▶ GIVEN TASK A
Reproduce word for word the part of the thread on Bachmann N scale track width that begins at "https://en.wikipedia.org/wiki/N_scale" and ends after "would work well.".
▶ GIVEN TASK B
Extend the thread on Bachmann N scale track width with the next post, carrying on after its last line.

▶ TEXT PROVIDED
▬▬▬▬▬▬▬▬▬▬

# Width of Bachmann N scale track



## Snugskate9 (Jun 21, 2018)

I am looking to use some Bachmann N scale track for something other than an actual layout. I need something about .875 (7/8) inches wide. Can someone tell me the width of a straight piece? The height would be nice to.


----------



## Fire21 (Mar 9, 2014)

I found this about N-scale track...it talks about rail height, but that doesn't include the tie thickness.

https://en.wikipedia.org/wiki/N_scale

A straight piece of Atlas N-scale track measures just about 5/8 inch wide, end of tie to end of tie.


----------



## Snugskate9 (Jun 21, 2018)

Thanks for the info, but I am still interested in the width of Bachmann track. I am looking to use Bachmann track as Hobby Lobby sells it and I can use a 40% off coupon to get one package with 30 inches of track. I am going to use it for miniature wargaming. I have a pre-printed vinyl mat I use for the game. It is a desert setting and has buildings and a 32 inch long rail line on it. I made buildings and other features for it, but still need a rail line. I thought Bachmann N scale would work well.

Here is a photo of the mat at Amazon. I didn't pay anywhere close to this price! 
https://www.amazon.com/Gale-Force-Benghazi-Game-Board/dp/B074MM9HQR/ref=sr_1_8?ie=UTF8&qid=1529765667&sr=8-8&keywords=gale+force+nine+tanks+mat

I used to post here a few years ago as Zeus-cat, but my login info didn't work and I couldn't recover my password so I just created a new account.


----------



## Fire21 (Mar 9, 2014)

I would bet that Bachmann track would be nearly identical to other brands as far as size. Unless you're talking about the EZ Track, which has the plastic roadbed molded onto the ties. I cannot help you in that case since I don't use EZ Track. Maybe someone else will see this post and can help you further Good luck! :smilie_daumenpos:.

▬▬▬▬▬▬▬▬▬▬

▶ RAW DATA
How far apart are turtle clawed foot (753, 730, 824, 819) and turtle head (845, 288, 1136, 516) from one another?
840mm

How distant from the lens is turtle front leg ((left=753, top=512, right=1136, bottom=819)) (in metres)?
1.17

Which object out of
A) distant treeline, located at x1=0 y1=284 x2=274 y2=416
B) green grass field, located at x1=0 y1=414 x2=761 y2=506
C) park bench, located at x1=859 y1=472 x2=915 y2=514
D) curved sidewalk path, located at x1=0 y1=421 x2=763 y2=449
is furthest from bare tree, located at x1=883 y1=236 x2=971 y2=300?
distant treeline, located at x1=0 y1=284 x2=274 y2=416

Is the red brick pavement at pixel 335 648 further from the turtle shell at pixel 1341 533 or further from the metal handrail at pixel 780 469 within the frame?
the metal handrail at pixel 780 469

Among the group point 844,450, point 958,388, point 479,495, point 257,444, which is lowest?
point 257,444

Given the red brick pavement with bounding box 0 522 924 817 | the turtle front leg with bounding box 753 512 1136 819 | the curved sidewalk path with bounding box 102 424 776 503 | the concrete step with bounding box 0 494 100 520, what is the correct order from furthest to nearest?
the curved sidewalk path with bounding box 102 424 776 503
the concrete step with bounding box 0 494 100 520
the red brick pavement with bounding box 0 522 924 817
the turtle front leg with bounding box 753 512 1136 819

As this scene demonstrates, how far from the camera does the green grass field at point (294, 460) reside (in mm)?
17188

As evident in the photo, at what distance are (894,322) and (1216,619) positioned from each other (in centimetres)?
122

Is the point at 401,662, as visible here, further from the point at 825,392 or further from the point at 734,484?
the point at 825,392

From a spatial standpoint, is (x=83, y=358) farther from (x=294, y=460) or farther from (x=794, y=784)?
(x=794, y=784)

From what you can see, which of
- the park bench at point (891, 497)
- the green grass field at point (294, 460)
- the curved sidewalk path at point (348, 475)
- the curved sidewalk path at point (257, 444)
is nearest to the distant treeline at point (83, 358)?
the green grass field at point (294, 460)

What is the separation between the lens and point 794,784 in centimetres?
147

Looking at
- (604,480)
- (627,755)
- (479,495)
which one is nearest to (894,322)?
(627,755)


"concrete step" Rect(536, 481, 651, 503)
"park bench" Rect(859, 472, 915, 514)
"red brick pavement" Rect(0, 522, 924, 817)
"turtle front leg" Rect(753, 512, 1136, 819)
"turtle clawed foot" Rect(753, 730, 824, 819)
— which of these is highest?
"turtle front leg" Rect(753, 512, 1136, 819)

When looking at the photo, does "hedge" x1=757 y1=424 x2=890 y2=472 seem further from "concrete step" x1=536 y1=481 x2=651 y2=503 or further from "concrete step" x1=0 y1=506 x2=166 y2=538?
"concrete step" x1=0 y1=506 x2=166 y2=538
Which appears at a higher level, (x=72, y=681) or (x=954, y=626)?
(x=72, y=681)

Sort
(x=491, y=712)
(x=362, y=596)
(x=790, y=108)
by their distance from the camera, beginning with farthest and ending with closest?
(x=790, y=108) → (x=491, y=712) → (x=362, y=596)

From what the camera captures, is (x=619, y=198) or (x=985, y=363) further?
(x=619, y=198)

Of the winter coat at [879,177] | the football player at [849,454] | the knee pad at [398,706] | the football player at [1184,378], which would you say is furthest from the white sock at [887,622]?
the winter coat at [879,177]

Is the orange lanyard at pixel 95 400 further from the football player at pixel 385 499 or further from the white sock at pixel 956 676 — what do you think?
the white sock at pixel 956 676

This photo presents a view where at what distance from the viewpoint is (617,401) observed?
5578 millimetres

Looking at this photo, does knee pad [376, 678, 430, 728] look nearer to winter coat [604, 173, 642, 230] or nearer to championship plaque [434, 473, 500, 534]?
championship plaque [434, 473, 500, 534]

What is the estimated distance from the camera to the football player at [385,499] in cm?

▬▬▬▬▬▬▬▬▬▬

▶ TASK RESULT A
https://en.wikipedia.org/wiki/N_scale

A straight piece of Atlas N-scale track measures just about 5/8 inch wide, end of tie to end of tie.


----------



## Snugskate9 (Jun 21, 2018)

Thanks for the info, but I am still interested in the width of Bachmann track. I am looking to use Bachmann track as Hobby Lobby sells it and I can use a 40% off coupon to get one package with 30 inches of track. I am going to use it for miniature wargaming. I have a pre-printed vinyl mat I use for the game. It is a desert setting and has buildings and a 32 inch long rail line on it. I made buildings and other features for it, but still need a rail line. I thought Bachmann N scale would work well.

▶ TASK RESULT B
----------



## Snugskate9 (Jun 21, 2018)

I am looking for the width of the EZ track. I will stop by Hobby Lobby on Tuesday and see if they have any. It is a bit of a drive, but I will be near enough on Tuesday as I have a meeting that evening that will put me close to a Hobby Lobby. Thanks anyway.


----------



## bewhole (Dec 31, 2016)

upside down across the plastic is 1". is that the one you are looking for??


----------



## Snugskate9 (Jun 21, 2018)

bewhole said:


> upside down across the plastic is 1". is that the one you are looking for??


That's it! Thank you. A little wide, but better too wide than too narrow for my purposes.


----------



## Snugskate9 (Jun 21, 2018)

So I took a few photos of the mat and the buildings I have. I think some track will really finish this off nicely.

The Germans dug in at El Kabong waiting for the British attack from the south. The dragon's teeth will really slow them down! A Tiger, 2 Stugs, and 2 Mark III's waiting to defend the village.









But the Brits have swung around and are attacking from the east!









A Stuart, 2 Crusaders, 3 Grants and a Bishop ready to fight for King and country!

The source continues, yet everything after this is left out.